§ **Problem details**
Locate each line below that contains the word "white", treating uppercase and lowercase as distinct, and copy every such line in full.

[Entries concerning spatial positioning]
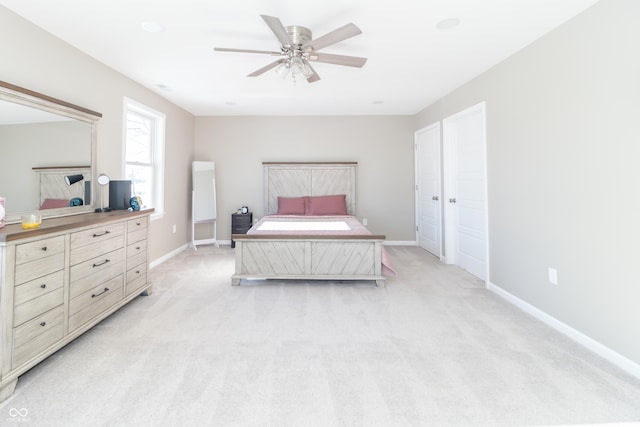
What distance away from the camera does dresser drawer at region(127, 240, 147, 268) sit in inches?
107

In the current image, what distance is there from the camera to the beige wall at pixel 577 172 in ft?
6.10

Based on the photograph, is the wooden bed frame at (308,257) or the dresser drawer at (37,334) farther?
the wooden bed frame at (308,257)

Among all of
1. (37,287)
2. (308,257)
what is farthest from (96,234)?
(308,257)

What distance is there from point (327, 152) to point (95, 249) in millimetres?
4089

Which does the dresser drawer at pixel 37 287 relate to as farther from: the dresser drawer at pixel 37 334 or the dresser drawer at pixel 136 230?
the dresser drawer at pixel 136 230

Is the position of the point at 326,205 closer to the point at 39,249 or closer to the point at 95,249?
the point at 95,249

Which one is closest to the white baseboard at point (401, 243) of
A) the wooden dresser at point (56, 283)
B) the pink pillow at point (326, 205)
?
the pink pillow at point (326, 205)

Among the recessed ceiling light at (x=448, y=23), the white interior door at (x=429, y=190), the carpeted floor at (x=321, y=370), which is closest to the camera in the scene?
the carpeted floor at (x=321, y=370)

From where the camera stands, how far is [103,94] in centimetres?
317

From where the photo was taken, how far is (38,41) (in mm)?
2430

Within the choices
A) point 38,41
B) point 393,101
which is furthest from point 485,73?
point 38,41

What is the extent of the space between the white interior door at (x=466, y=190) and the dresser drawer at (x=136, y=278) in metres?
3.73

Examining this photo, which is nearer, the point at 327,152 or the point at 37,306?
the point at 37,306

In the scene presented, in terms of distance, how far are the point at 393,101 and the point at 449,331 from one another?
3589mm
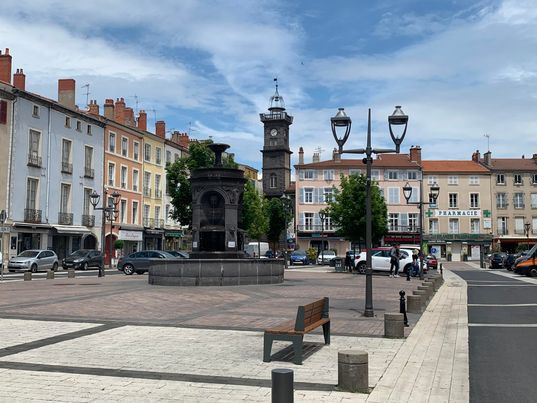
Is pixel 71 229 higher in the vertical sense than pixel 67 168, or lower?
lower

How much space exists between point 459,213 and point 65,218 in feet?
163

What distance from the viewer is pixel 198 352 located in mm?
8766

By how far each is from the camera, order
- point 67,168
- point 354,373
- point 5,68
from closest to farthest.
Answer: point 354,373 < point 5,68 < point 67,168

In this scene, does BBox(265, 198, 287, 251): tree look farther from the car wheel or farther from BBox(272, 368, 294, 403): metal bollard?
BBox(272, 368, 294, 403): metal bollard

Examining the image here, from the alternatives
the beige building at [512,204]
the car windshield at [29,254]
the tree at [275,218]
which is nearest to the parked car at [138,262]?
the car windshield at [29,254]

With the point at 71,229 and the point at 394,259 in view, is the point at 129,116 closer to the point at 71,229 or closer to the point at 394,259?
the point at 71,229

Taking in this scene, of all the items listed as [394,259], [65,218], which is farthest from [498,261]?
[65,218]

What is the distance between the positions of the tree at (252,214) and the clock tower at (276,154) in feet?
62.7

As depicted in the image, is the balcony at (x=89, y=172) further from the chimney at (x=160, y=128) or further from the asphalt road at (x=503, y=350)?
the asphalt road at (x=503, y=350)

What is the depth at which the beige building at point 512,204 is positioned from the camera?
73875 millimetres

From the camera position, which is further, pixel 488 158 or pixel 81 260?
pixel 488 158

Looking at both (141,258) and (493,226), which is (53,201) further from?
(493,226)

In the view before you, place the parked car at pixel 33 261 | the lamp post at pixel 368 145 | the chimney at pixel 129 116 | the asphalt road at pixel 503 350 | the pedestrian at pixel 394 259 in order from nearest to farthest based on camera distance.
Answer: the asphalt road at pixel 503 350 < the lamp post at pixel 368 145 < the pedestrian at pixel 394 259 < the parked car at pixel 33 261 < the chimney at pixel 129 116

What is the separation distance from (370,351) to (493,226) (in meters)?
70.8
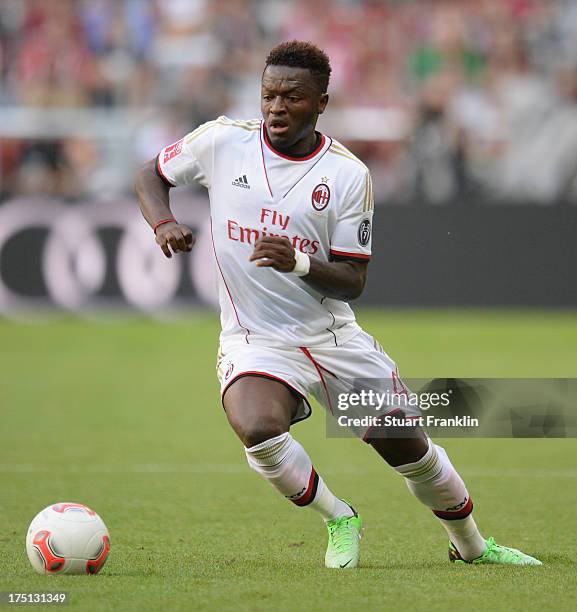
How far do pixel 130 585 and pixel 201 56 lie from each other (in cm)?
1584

§ **Answer to this task**
Which one is closest to the white baseboard at point (401, 243) of
Among the recessed ceiling light at (x=448, y=23), the white interior door at (x=429, y=190), the carpeted floor at (x=321, y=370), which is closest to the camera in the scene?
What is the extent of the space between the white interior door at (x=466, y=190) and the dresser drawer at (x=136, y=278) in metres?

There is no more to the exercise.